Con Rakvickarna (La fabbrica di bare, 1966) ritorna il tema della contrapposizione, condito di altro. Colorati burattini amatoriali in un ambiente di cartapesta, articoli di giornale e documenti illustrativi, marche di prodotti e musica da teatrino. Apre un'allegra banda che passa la mano al caos quotidiano, fino ad arrivare all'idea di famiglia e ai sentimenti verso il prossimo. Finale prevedibile, è lo spettacolo della vita. Forse la migliore opera dei primi sessanta.
Et cetera (1966): l'esistenza come nelle immagini esplicative dei vecchi dizionari... animate dal maestro!
Historia Naturae, Suita (1967): fra Arcimboldi ed un libro di scienze, l'arte naturale delle creature terrene e l'uomo che le distrugge, passando poi a compiere la stessa azione su se stesso.
Zahrada (Il giardino, 1968) è l'unico di questo primo lotto a non utilizzare né passo uno né animazioni. Parte convenzionalmente ma poi rapisce, la sorpresa è nella mente dell'attore e dello spettatore. Rappresentazione sociale, tutto va curato e coltivato.
Picknick mit Weissmann (1968): l'uomo bianco è l'etereo protagonista... La mancanza delle piccole gioie porta al decadimento, alla fine.

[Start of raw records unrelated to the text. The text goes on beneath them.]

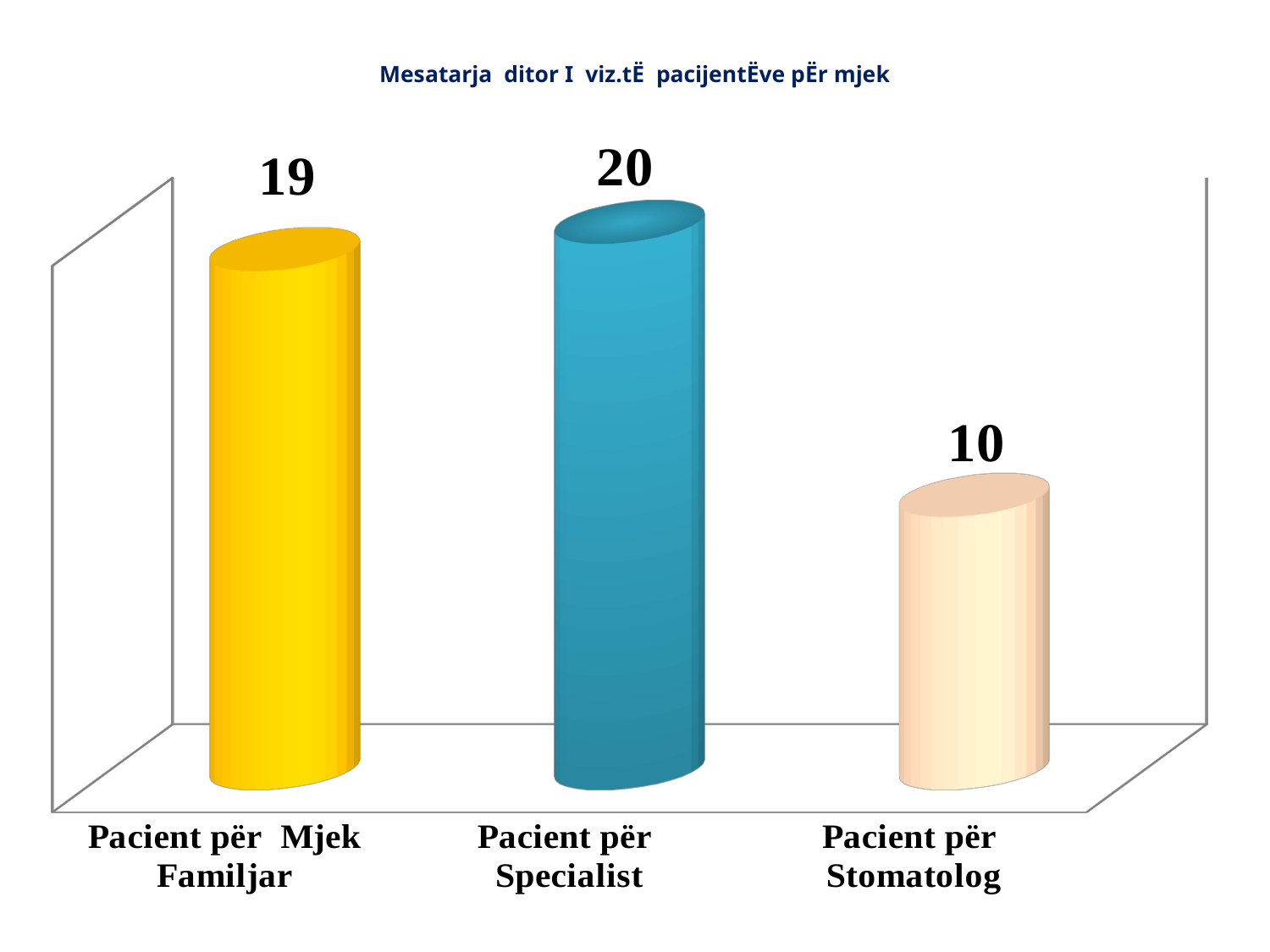
What is the value for Pacient për Specialist? 20 How many categories are shown in the chart? 3 What is the difference between the values for Pacient për Specialist and Pacient për Stomatolog? 10 What is the difference between the values for Pacient për Mjek Familjar and Pacient për Stomatolog? 9 What is the value for Pacient për Stomatolog? 10 Which category has the highest value? Pacient për Specialist What is the title of the chart? Mesatarja ditor I viz.tË pacijentËve pËr mjek What is the value for Pacient për Mjek Familjar? 19 What colour is the bar for Pacient për Specialist? Blue Which category has the lowest value? Pacient për Stomatolog Which is larger, the value for Pacient për Mjek Familjar or the value for Pacient për Stomatolog? Pacient për Mjek Familjar What kind of chart is shown on the slide? Bar chart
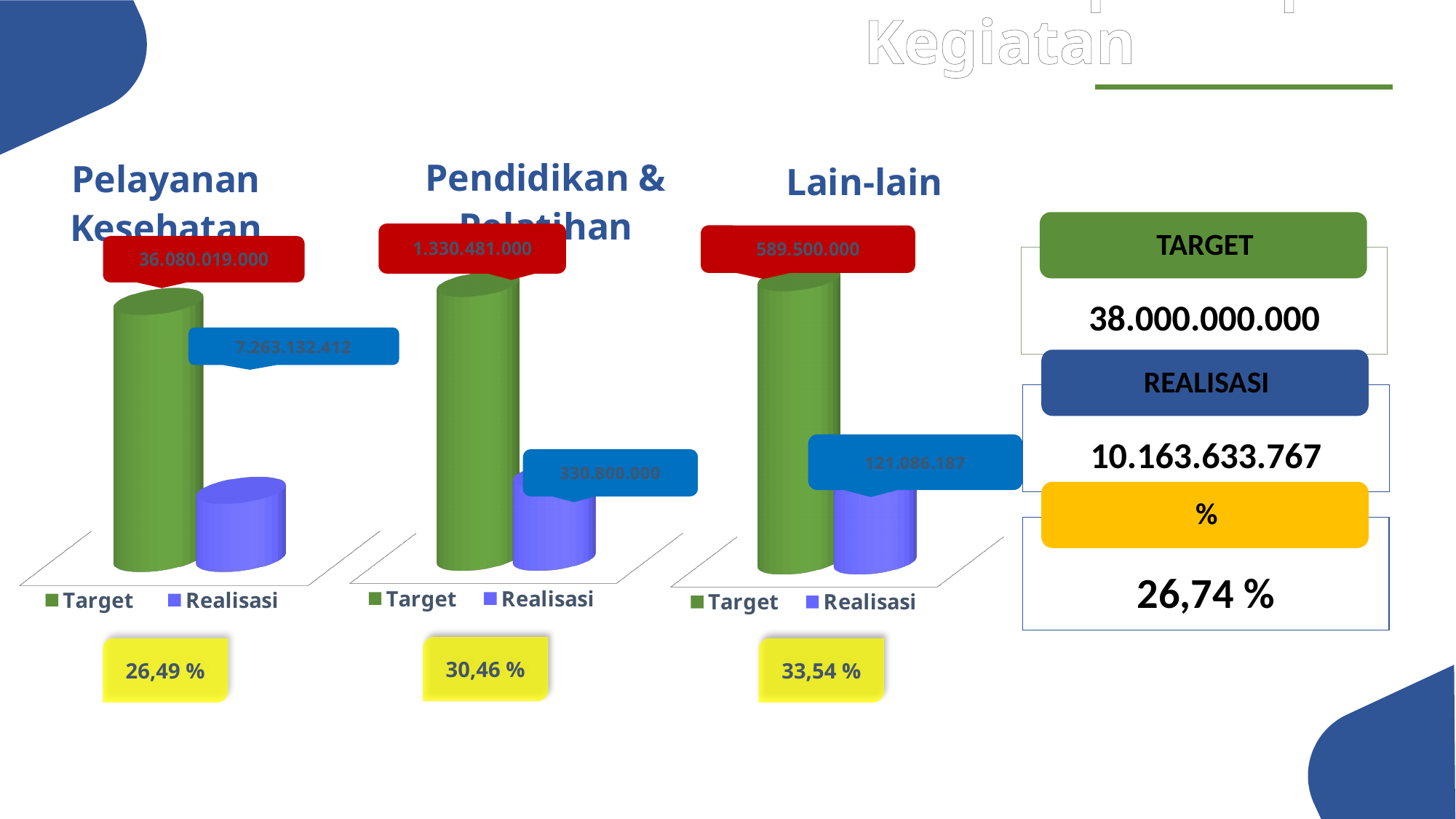
What kind of chart is the Pendidikan & Pelatihan chart? Bar chart How many series does the legend of the Pelayanan Kesehatan chart list? 2 In the Pendidikan & Pelatihan chart, what is the difference between the Target and Realisasi values? 999.681.000 In the Lain-lain chart, what is the difference between the Target and Realisasi values? 468.413.813 In the Pendidikan & Pelatihan chart, what is the value of the Target bar? 1.330.481.000 In the Lain-lain chart, what is the value of the Realisasi bar? 121.086.187 In the Lain-lain chart, which bar is taller, Target or Realisasi? Target In the Lain-lain chart, what is the value of the Target bar? 589.500.000 In the Pelayanan Kesehatan chart, what is the value of the Target bar? 36.080.019.000 What colour is the Realisasi bar in the Lain-lain chart? Blue (purple-blue) In the Pelayanan Kesehatan chart, what is the value of the Realisasi bar? 7.263.132.412 In the Pendidikan & Pelatihan chart, what is the value of the Realisasi bar? 330.800.000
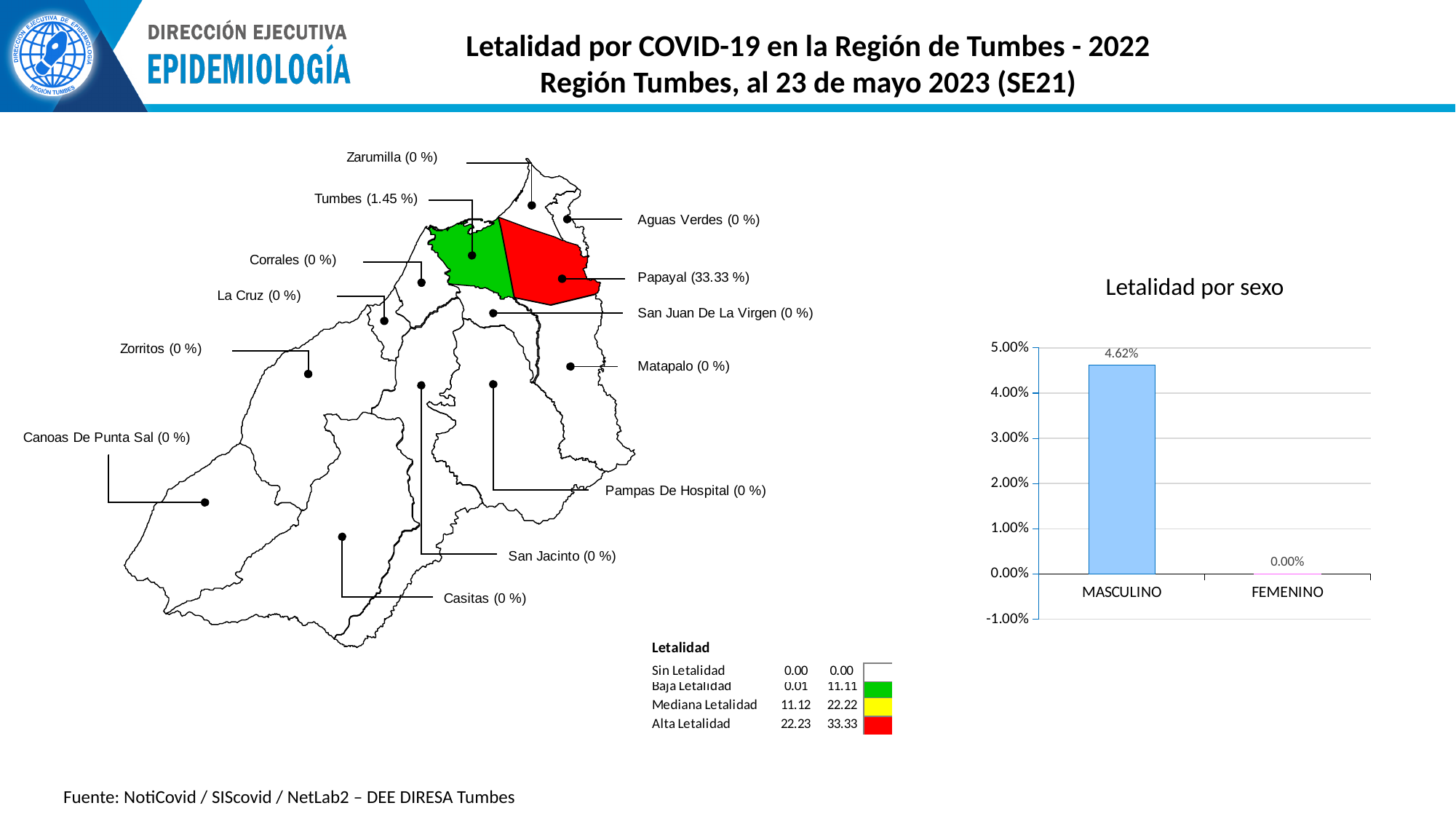
In the 'Letalidad por sexo' chart, which category has the highest value? MASCULINO How many categories are shown on the x axis of the 'Letalidad por sexo' chart? 2 In the 'Letalidad por sexo' chart, what is the value for FEMENINO? 0.00% What kind of chart is 'Letalidad por sexo'? bar chart On the map, what is the lethality value shown for Tumbes? 1.45 % On the map, what is the lethality value shown for Papayal? 33.33 % On the map, which district has the highest lethality value? Papayal In the 'Letalidad por sexo' chart, is the value for MASCULINO greater or less than 4.00%? greater In the 'Letalidad por sexo' chart, what is the value for MASCULINO? 4.62% What is the title of the bar chart on the right side of the slide? Letalidad por sexo In the 'Letalidad por sexo' chart, what is the difference between the MASCULINO and FEMENINO values? 4.62% In the 'Letalidad por sexo' chart, which category has the lowest value? FEMENINO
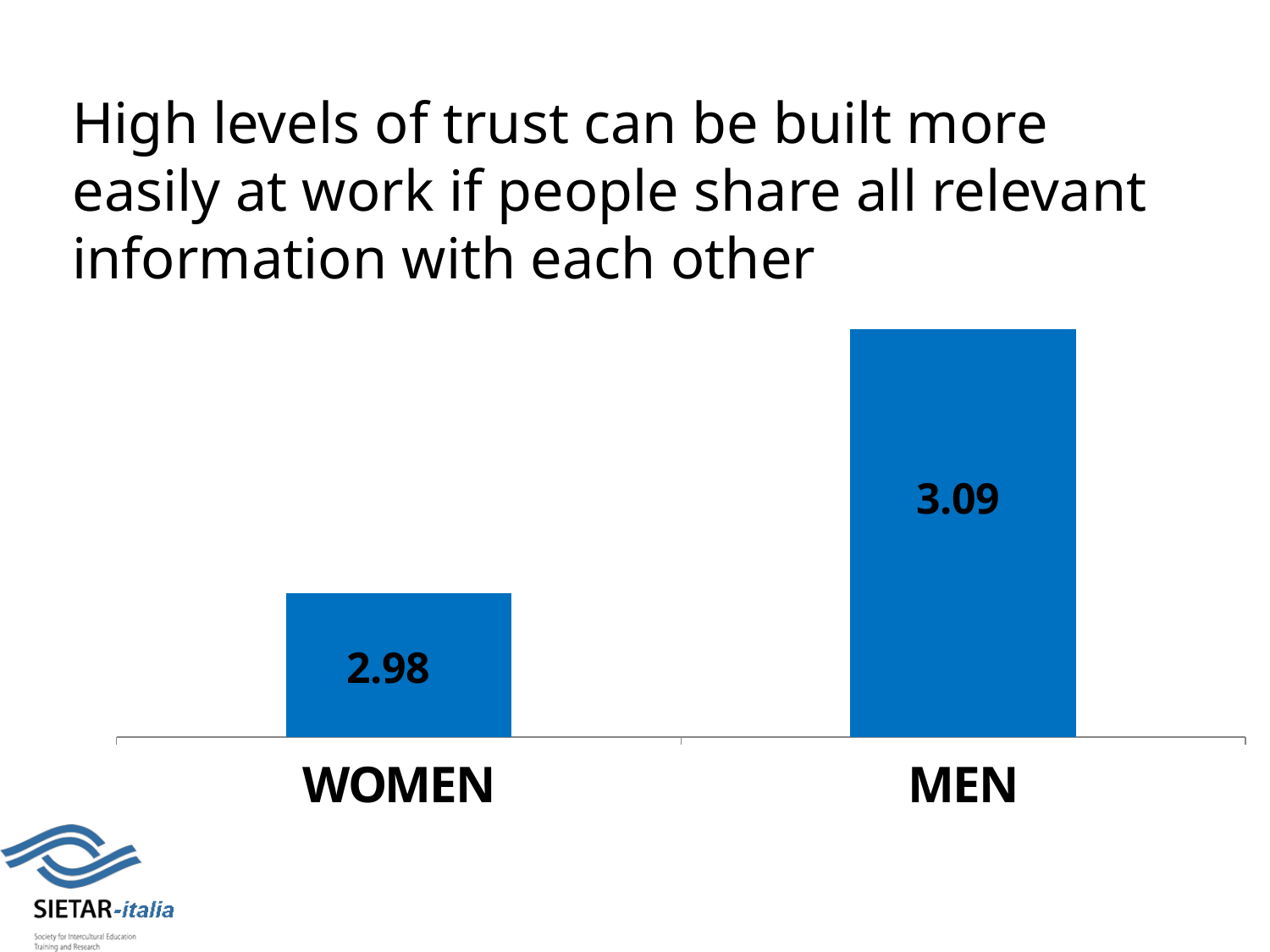
What kind of chart is shown on the slide? Bar chart Do the values rise or fall from WOMEN to MEN? Rise What is the value for MEN? 3.09 What is the value for WOMEN? 2.98 Which is larger, the value for WOMEN or the value for MEN? MEN Which category has the lowest value? WOMEN Which category has the highest value? MEN What is the difference between the values for MEN and WOMEN? 0.11 What is the title text above the chart? High levels of trust can be built more easily at work if people share all relevant information with each other How many categories are shown in the chart? 2 What colour are the bars in the chart? Blue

Foglie a coprire il grammofono, per simboleggiare l'appiattimento.
Byt (L'appartamento, 1968): “Lynchano” ed in bianco e nero. Un uomo si ritrova in un appartamento del suo inconscio, questo dopo aver perso la via maestra, i propri percorsi. La luce tenta di aprire un varco ma uscire è difficile, si viene respinti. Allora cerca di trovare input, cibo per la mente. Si arrangia, prende quello che riesce, tramite i mezzi a disposizione, ma senza guida, aiuto o propria e forte volontà è un'impresa castrata. Un personaggio appare fugacemente e senza il dovuto slancio, ma fortunatamente il finale è liberatorio: ciò che cercava il protagonista era se stesso. Il migliore della seconda metà del decennio, si inizia a comprendere un tema stilistico del regista che proseguirà negli anni successivi.
Tichý týden v dome (Una tranquilla settimana in casa, 1969) è il meno breve del decennio in termini strettamente tempistici. Metaforicamente vi è la difficoltà di espressione, di dialogo, di esternazione; tutto è imbrigliato, liquidato. I gesti quotidiani inframezzano ed hanno il loro spazio. In questo caso presenzia il bianco e nero alternato con il colore, la dimensione onirica è rappresentata da quest'ultimo.